Activity 3 Procedure

  1. Every group member should work at a computer to complete this activity individually, but first discuss your data as a group.
  2. List all the data that could be included in your lab report, such as the group and class data from the “wet versus dry” experiment (Lab 6, Activity 1) and the group and class continuous data from the Activity 2 experiment. You might have additional observations or data, for example, total mass of all isopods at the beginning and end of your experiment, temperature over time, and number of isopods “not under a leaf” over time.
  3. If you collected replicate data, you can use descriptive statistics to describe means, standard error, or other useful values. Your descriptions should be relevant to your data interpretations so a reader can follow your evidence and lines of reasoning.
  4. To compare the number of isopods in each experimental category, convert your data to either ratios or percentages. For example, if you tested the effect of four different chemicals (A–D) on 24 isopods, you might have discovered that 0, 18, 4, and 2 traveled to sponges with chemicals A, B, C, and D, respectively. What would the ratio or percentages be for this distribution? Why is it better to use percentages in this case rather than ratios or raw values, especially if you are doing replicates or making comparisons with data from other groups? If you tested “distance traveled” with scented graph paper in environment 1 and a different scent in environment 2, how would you analyze the data? Would you do a correlation? A t-test? How would you explain this outcome in the results section of your lab report? How does reorganization of your data help you think scientifically about the behavior of the isopods?

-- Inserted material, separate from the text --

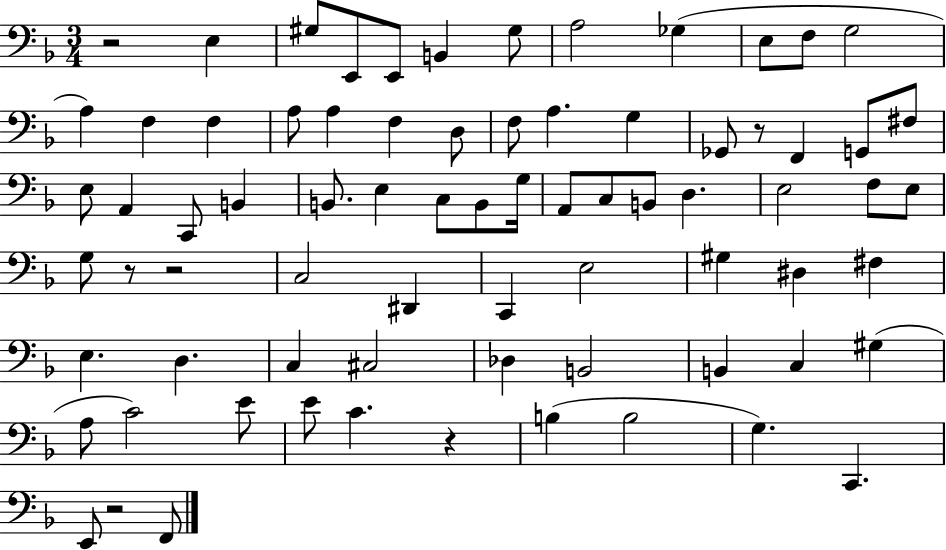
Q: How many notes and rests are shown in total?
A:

  5. Discuss the following questions with your group members and record the answers:
  1. For which data, if any, is it critical to know exact values? Should we tabulate that data? How should the tables be set up? Can this data be described in written form and still be just as understandable for a reader?
  2. Should percentage data be presented in graphical form? What can a reader gain from the graph that might not be obvious from written text or from a table? What type of graph is appropriate?
  1. Analyze your isopod distribution data, isopod “time to choice” data, or isopod “distance traveled” data using the proper statistical test (see statistics flowchart). If you collected continuous data, can you apply any statistical analysis to that data? For example, if you recorded the size of isopods for each isopod you tested in the “time to choice” assay, would a correlation analysis make sense for your particular study?
  2. Discuss figure preparation as a class by critiquing sample figures provided by your instructor. Use the Knisely text as your guide.
  3. Use the report rubric that you brought with you to lab to write out each section of the lab report in your lab notebook with several blank lines in between each for writing. Using the “Format and Content of Scientific Articles” from Lab 1 as a guide, write out the answers to each of the questions in bulleted format under each header in your lab notebook. Although you should write out these answers in your own words, feel free to discuss the questions with your groups members.
  1. If there is time, complete your data organization, analysis, tabulation, and graphing individually.
  2. Turn in your lab notebook copy to your instructor. Email your graphs or data analysis to your instructor, but do not post on the discussion board since this is to be used for your individual lab report.